The advent of printing in England occurred just at the time that this change in procedure was occurring; and we should not be surprised to find that the printers were quite cautious in putting the Year Books into print.
It is interesting to note the Year Books which were not printed at all in our period. These include yearbooks for the regions of Edward I, Edward II, and Richard II. Some years of Edward III were also omitted, on what grounds no one can now say as they can be consulted in the Rolls Series and are generally of equal interest with the other years of Edward III.
If we did not know about the change in procedure with its obvious effect upon law reporting, we should have expected the Year Books of Richard III, Henry VII and Henry VIII to come pouring forth from the press shortly after they had been compiled.
That this did not happen is testimony to the somewhat confused state of the art of law reporting.
The Year Books of Henry IV and Henry V excited very little interest. There were, in the first instance, single editions of six of the fourteen years of Henry IV and one of the nine years of Henry V. After Richard Tottell took over the printing and publication of law books, in the 1550s he published editions of all the years of both Henry IV and Henry V.
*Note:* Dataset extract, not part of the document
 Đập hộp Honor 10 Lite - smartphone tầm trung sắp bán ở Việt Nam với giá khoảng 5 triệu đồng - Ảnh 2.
The Year Books of Edward III, who reigned for fifty years, were more popular. The early years were issued in many editions, save for the inexplicable omission of years 11 through 16, which were not printed until the nineteenth century. Interest in the later years of Edward III was somewhat less, and there are only one or two editions, for example, of the years 40 through 50. Here again Tottell stepped in to provide a single edition for all the years.
Tabula assisarum et placitorum corone. ([London]: J. Rastell, 1514?).
The book called Liber Assissarium is also a Year Book. First published by John Rastell in 1516, it contains both civil and criminal cases from the entire reign of Edward III. Two further editions were published by Tottell in 1561 and 1580. Not long ago I acquired a copy of the 1516 edition. The binding needed repair in any event, but one thing that attracted me to this copy was the statement in the catalogue that the end papers included a proclamation from the reign of Edward VI. Fortunately, the binder who restored the book was able to rescue the proclamation intact. It can be dated precisely to October 1549. If the binding was the original binding, as it almost certainly was, this means that this particular copy went unsold for over 30 years.
The most popular year books were those of the reigns of Henry VI and Edward IV, with the brief addition of Edward V and Richard III. The first year books to be put into print were those of 33, 34, 35, 36 and 37 of Henry VI. They were published by Machlinia in the 1480s, the earlier ones in partnership with Lettou. While not all the years of Henry VI were printed, the overwhelming majority were, and in the case of each year, five, six, seven or eight editions of each of the years were published. All the years of Edward IV were published, and these too went through many editions.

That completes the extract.